Personal information
- Full name: Summer Lynn Green
- Date of birth: May 2, 1995 (age 31)
- Place of birth: Bloomington, Illinois
- Height: 5 ft 6 in (1.68 m)
- Position: Forward

Team information
- Current team: Damaiense

College career
- Years: Team / Apps / (Gls)
- 2012–2015: North Carolina Tar Heels / 65 / (18)

Senior career*
- Years: Team / Apps / (Gls)
- 2016: Seattle Reign FC / 0 / (0)
- 2017–2018: Chicago Red Stars / 15 / (0)
- 2019: Vittsjö / 18 / (0)
- 2020–2021: Celtic / 0 / (0)
- 2021–2022: SC Sand / 20 / (2)
- 2022–: Damaiense / 19 / (6)

International career
- 2012: United States U17 / 19 / (24)
- 2014: United States U20 / 4 / (0)
- 2018: United States U23

= Summer Green =

American soccer player (born 1995)

Summer Lynn Green (born May 2, 1995) is an American soccer player who plays as a forward for Damaiense in the Campeonato Nacional Feminino. She previously played for the Chicago Red Stars in the National Women's Soccer League and for SC Sand in the Frauen-Bundesliga.

==Club career==
===Early career in the US===
After playing four years at the University of North Carolina, Green was drafted by Seattle Reign FC with the 30th overall pick in the 2016 NWSL College Draft. She missed her entire rookie season due to a knee injury sustained in the NCAA Tournament.
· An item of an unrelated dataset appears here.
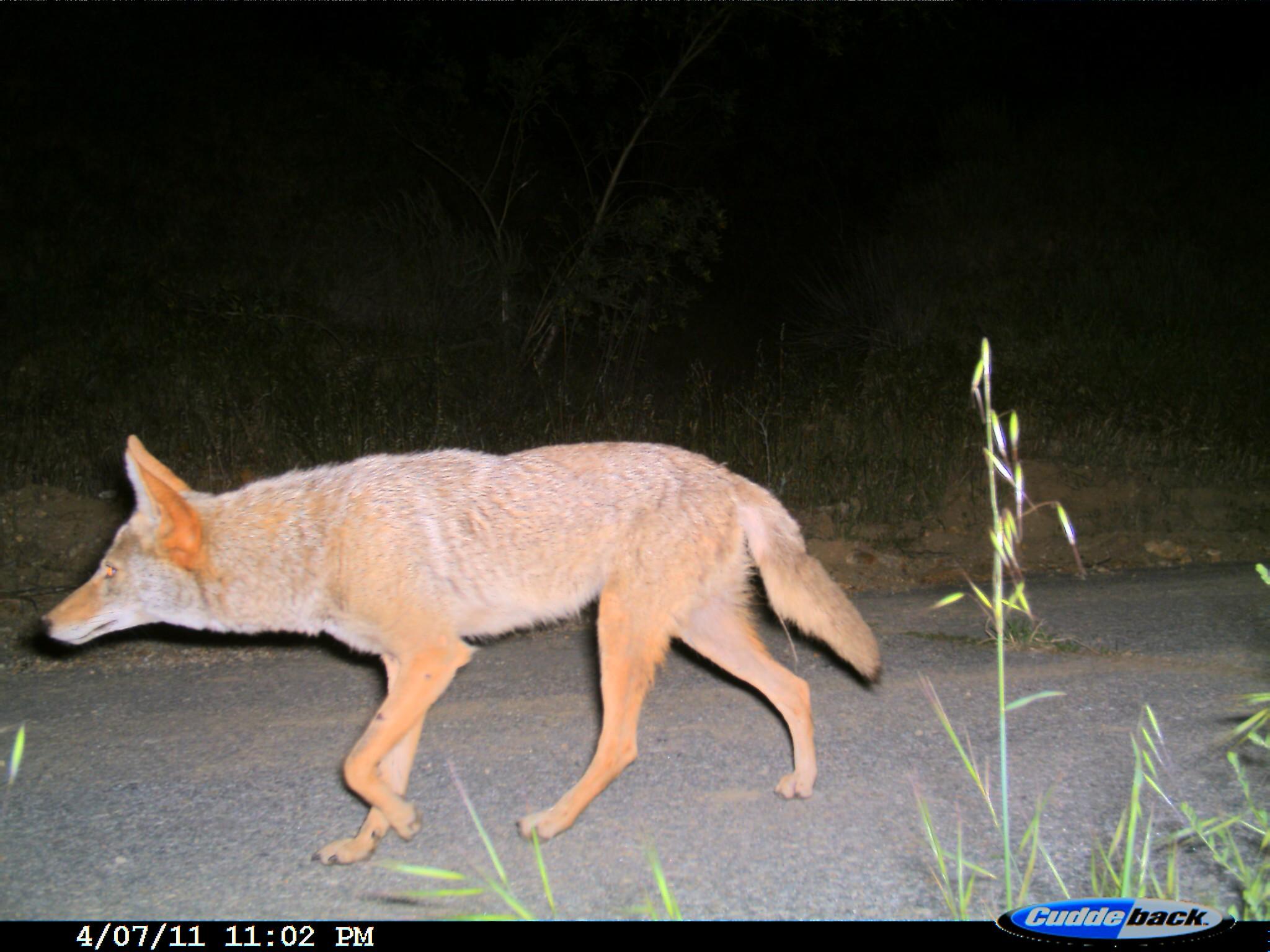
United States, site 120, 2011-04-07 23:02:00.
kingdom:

Green was traded to the Chicago Red Stars for a 2017 international roster spot and a 2017 Draft pick.

In the 2017 season Green made seven appearances for the club, she started one game. In 2018 Green saw a small increase in playing time as she played 319 minutes in eight games.

===In Europe===
After two seasons with the Red Stars, Green signed with Vittsjö for the 2019 Damallsvenskan season.

In January 2020, Green joined Scottish side Celtic.

Green then signed with S.F. Damaiense in Portugal during the summer transfer window of 2022. On March 8, 2023, Green was named Liga BPI player of the month for January.

==International career==
Green has represented the United States at various youth levels. She was a member of the U.S. U-17 team at the 2012 CONCACAF Women's U-17 Championship, where she started all five games. In a 10–0 win against the Bahamas, Green scored 5 goals which tied a U.S. record for most goals in a single game at any level. At the 2012 FIFA U-17 Women's World Cup Green played in all three games and scored two goals. The United States finished third in their group and did not advance to the knockout stage. When Green finished her U-17 career she was the all-time leading scorer with 19 goals, that record was broken by Ashley Sanchez who has 21 U-17 goals.

Green was a member of the United States U-20 team that won the 2014 CONCACAF Women's U-20 Championship, she played in four games and had one goal and three assists. She was named to the team for the 2014 FIFA U-20 Women's World Cup.

In August 2018, Green was named to the United States U-23 team for the U-23 Nordic Tournament in Norway.